As a feminist, I often spend my time talking to others about the many difficulties and mitigating circumstances of women’s lives. The horrors, big and small, that women face that make our lives more challenging than that of men. I talk about these things to educate others about what it means to be born female in our society, and how those big and small challenges can have large impacts on our lives.
I do this to educate, to advocate, and to help others gain a deeper understanding of themselves or the women in their lives. More recently, however, I’ve found that perhaps I have not applied these ideas and tenants to one of my earliest and most important female relationships- the one with my own mother. My relationship with my mom has always been a tumultuous, complicated, often ugly affair. My childhood was spent walking on eggshells to avoid traumatic outbursts, and then comforting my mom as I assured her she wasn’t actually a bad mom, all while wishing I could have had anybody else as a mom. I saw my mom as mean, cruel, emotionally abusive and manipulating. When she wasn’t those things she was sad, guilt-ridden, and often drunk.
These things are all true, and I cannot sugar-coat my childhood nor try to rationalize my way out of these facts. All of those things happened and all of the damage done is there. I have spent the better part of my adult life trying to undo that damage, and to somehow find my own peace with the trauma I experienced alongside my three younger sisters-who will surely spend their own adult lives trying to fix their broken parts, just in the way I have.
In my own journey, I have come to a point where I can no longer find anger in the memories of my childhood. Becoming an adult and a feminist, I have begun to understand the own mitigating factors and horrors of my mother’s life; horrors that have left her with her own brokenness. In my adult life, I have learned that my mother was sexually assault by her own father, that shortly after her divorce from my dad (a divorce she never wanted) she made the hardest decision of her life- to go against her Catholic faith and have an abortion in order to devote herself to caring for me and my sisters, and that these events have scarred her in ways that as a child I couldn’t fathom, and as an adult make me want to cringe.
Even after learning these things, it took me a long time to understand and appreciate how this must have affected her. After learning of her sexual assault, my first (selfish) thought was not sympathy or understanding, but why didn’t she get help? Why didn’t she recognize her own damage, as I have done, and seek healing? Why couldn’t she let herself off the hook for her abortion, one that allowed her to marry my stepfather and have my youngest sister? Why did she believe that she deserved all the pain and heartache she endured, instead of fighting for herself? At the very least, couldn’t she have gotten help for me? For my sisters?

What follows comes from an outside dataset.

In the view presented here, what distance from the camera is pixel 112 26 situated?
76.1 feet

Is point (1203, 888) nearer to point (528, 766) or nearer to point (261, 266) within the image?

Weren’t we worthy of that?
As a feminist, I know that sexual assault (particularly in childhood) often leads to Borderline personality disorder, anxiety disorders, control issues, drug and alcohol abuse, PTSD, and many other emotional issues that take years of deep-digging to even scratch at the surface of. As a feminist, I know that many women feel so heavily the stigma surrounding abortion that they never tell anyone, instead living in guilt and fear of being found out. As a feminist, I know that going to therapy means re-living the trauma of your abuse. And I know, as a feminist, that sometimes that trauma is too much to try to endure. That it hurts so deeply and so profoundly that it is often easier to bury it deep, where it (supposedly) won’t hurt you.
But it hurt me. And it hurt my sisters. And it continues to hurt my mother. So what do I do with that? As I continue to grow in my feminism, the more I recognize that I cannot begrudge my mother her own self-protection. I cannot blame her for how she chose to cope with her trauma, and I cannot hope to ever understand how much these events caused her pain. What I can do, as a feminist and as a daughter, is recognize that my love and understanding are what she needs. She needs to be told that her mistakes are forgivable, her trauma was not her fault, she is deserving of the love and care she should have received as a child and as an adult. I hope to heal myself and move past anger and into forgiveness. I only hope that I can continue to grow in my feminism and in my relationship with my mother, and to someday be able to bring my sisters into the fold of understanding that I have come to be a part of.
Author’s note: I have made this piece anonymous for the simple reason that my mother, as a victim and as a person, deserves her privacy. I am one of three people who know the facts enclosed. Not even my sisters fully understand the reasons behind our childhood, and while my heart aches for them to know and understand what has happened to our mother, I’m not sure they are ready to find forgiveness. They still live in anger, and until that day when they are ready to forgive, this piece will remain a secret from them. This will most likely stay secret from my mother for the rest of her life.